■ **Assignment**
The lines from the start of the data up to and including the one with "Cabinet with Door" should be returned exactly, and nothing else.

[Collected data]

::::::::::

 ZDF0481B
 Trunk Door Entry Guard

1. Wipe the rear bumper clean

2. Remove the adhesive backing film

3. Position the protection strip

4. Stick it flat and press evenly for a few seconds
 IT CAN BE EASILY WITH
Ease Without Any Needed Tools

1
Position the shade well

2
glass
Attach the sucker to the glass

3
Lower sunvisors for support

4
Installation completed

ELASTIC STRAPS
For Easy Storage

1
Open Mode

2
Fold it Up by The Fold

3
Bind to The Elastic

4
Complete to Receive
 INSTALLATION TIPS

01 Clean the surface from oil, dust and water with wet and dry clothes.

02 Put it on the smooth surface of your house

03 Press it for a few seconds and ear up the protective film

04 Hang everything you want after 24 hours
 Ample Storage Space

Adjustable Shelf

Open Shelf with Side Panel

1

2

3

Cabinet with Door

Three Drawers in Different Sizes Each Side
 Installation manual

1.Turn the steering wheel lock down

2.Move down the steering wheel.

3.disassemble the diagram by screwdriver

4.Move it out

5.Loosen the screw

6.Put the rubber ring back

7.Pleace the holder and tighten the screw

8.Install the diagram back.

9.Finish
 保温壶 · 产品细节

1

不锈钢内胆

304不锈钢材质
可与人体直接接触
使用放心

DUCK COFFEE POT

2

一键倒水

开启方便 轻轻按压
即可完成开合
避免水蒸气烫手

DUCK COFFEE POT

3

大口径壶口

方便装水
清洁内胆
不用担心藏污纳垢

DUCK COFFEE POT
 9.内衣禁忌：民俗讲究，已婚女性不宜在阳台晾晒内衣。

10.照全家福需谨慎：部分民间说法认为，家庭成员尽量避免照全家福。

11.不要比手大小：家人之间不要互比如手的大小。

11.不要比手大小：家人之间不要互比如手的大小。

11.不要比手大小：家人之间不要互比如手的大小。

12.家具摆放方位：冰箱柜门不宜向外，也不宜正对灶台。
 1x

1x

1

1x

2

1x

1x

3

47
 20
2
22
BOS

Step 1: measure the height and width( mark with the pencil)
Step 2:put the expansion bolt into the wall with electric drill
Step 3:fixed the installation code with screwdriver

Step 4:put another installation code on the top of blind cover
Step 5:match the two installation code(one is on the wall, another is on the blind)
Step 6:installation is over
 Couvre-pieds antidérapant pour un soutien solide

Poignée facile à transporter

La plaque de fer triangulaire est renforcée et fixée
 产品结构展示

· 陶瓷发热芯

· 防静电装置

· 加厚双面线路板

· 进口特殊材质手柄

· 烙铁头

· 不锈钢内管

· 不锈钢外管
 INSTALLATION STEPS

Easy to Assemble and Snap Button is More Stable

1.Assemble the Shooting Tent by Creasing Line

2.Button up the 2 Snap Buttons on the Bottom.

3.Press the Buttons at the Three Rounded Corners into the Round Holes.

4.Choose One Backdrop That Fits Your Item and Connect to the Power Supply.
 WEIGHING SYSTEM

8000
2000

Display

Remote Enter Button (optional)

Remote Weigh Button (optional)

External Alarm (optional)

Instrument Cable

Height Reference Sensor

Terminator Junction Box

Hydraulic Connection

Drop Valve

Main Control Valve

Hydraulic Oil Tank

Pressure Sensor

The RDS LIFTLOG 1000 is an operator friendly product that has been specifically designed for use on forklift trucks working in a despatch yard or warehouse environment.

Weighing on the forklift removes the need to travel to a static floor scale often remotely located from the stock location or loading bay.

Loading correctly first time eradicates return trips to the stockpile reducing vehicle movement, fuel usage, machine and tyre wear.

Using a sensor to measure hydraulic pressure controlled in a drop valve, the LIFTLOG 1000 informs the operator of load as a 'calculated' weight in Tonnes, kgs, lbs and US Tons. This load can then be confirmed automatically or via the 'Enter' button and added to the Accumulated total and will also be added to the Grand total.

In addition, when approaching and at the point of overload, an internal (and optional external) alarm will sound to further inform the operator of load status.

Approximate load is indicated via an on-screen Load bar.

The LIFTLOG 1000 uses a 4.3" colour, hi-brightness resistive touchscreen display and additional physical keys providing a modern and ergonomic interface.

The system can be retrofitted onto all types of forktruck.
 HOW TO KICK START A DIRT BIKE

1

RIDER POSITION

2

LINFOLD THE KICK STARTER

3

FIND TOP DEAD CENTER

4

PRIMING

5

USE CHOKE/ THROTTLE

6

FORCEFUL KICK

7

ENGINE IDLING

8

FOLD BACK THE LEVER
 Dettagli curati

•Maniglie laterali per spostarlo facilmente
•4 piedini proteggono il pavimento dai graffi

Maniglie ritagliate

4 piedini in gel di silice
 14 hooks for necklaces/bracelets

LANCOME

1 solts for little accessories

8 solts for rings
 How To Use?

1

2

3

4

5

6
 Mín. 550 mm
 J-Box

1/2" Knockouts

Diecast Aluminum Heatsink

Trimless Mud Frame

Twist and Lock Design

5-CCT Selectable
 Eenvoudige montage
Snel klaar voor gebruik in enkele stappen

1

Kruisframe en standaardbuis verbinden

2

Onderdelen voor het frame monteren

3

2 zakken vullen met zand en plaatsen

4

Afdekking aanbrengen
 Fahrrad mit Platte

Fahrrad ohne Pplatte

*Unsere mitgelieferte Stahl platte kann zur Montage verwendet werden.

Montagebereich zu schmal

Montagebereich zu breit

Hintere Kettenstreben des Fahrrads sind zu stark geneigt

::::::::::

■ **Answer to this task**
 ZDF0481B
 Trunk Door Entry Guard

1. Wipe the rear bumper clean

2. Remove the adhesive backing film

3. Position the protection strip

4. Stick it flat and press evenly for a few seconds
 IT CAN BE EASILY WITH
Ease Without Any Needed Tools

1
Position the shade well

2
glass
Attach the sucker to the glass

3
Lower sunvisors for support

4
Installation completed

ELASTIC STRAPS
For Easy Storage

1
Open Mode

2
Fold it Up by The Fold

3
Bind to The Elastic

4
Complete to Receive
 INSTALLATION TIPS

01 Clean the surface from oil, dust and water with wet and dry clothes.

02 Put it on the smooth surface of your house

03 Press it for a few seconds and ear up the protective film

04 Hang everything you want after 24 hours
 Ample Storage Space

Adjustable Shelf

Open Shelf with Side Panel

1

2

3

Cabinet with Door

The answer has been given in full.